(Picture-based spatial questions)
-- Begin --
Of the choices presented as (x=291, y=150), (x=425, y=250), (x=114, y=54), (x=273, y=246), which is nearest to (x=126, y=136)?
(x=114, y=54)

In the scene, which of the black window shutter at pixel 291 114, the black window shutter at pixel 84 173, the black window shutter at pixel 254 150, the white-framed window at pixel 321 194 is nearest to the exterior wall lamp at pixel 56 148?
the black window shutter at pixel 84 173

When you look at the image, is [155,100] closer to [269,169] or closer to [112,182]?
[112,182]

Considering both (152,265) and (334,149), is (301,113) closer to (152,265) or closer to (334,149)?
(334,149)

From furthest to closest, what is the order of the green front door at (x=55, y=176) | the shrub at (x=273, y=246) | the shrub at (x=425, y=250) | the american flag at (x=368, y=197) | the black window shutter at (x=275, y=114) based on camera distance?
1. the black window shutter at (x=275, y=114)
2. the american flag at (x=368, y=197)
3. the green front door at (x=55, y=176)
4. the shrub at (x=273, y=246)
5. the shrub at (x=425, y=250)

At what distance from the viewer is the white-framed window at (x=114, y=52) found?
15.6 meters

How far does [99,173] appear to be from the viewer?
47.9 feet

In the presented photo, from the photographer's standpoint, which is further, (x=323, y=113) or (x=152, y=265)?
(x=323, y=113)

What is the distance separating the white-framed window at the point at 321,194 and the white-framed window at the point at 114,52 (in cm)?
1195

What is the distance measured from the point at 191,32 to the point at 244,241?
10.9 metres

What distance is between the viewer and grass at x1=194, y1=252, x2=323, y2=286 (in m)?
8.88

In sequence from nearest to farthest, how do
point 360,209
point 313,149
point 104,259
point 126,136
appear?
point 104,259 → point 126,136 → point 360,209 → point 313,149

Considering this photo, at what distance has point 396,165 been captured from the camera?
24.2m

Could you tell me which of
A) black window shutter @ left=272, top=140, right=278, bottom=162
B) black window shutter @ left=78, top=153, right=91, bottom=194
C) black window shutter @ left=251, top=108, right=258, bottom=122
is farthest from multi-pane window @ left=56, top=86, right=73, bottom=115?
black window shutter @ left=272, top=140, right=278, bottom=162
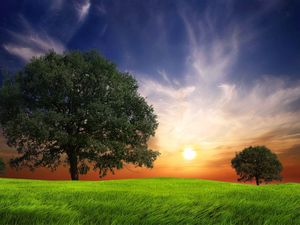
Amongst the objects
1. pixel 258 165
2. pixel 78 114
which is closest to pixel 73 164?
pixel 78 114

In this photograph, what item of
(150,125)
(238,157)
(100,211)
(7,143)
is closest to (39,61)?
(7,143)

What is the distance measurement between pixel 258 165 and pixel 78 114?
42.0 metres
-- End --
(Instructions to follow) Retype the lines exactly as they appear, beginning with the line that contains "Could you tell me which of" and ending with the final line of the entries, and omit the pictures.

(Response to this exercise)
Could you tell me which of
A) black window shutter @ left=272, top=140, right=278, bottom=162
B) black window shutter @ left=78, top=153, right=91, bottom=194
C) black window shutter @ left=251, top=108, right=258, bottom=122
is farthest from multi-pane window @ left=56, top=86, right=73, bottom=115?
black window shutter @ left=272, top=140, right=278, bottom=162
Amongst the objects
1. pixel 258 165
2. pixel 78 114
which is closest to pixel 73 164?
pixel 78 114

In this photograph, what item of
(150,125)
(238,157)
(100,211)
(7,143)
is closest to (39,61)?
(7,143)

What is the distance measurement between pixel 258 165 and pixel 78 114?
42.0 metres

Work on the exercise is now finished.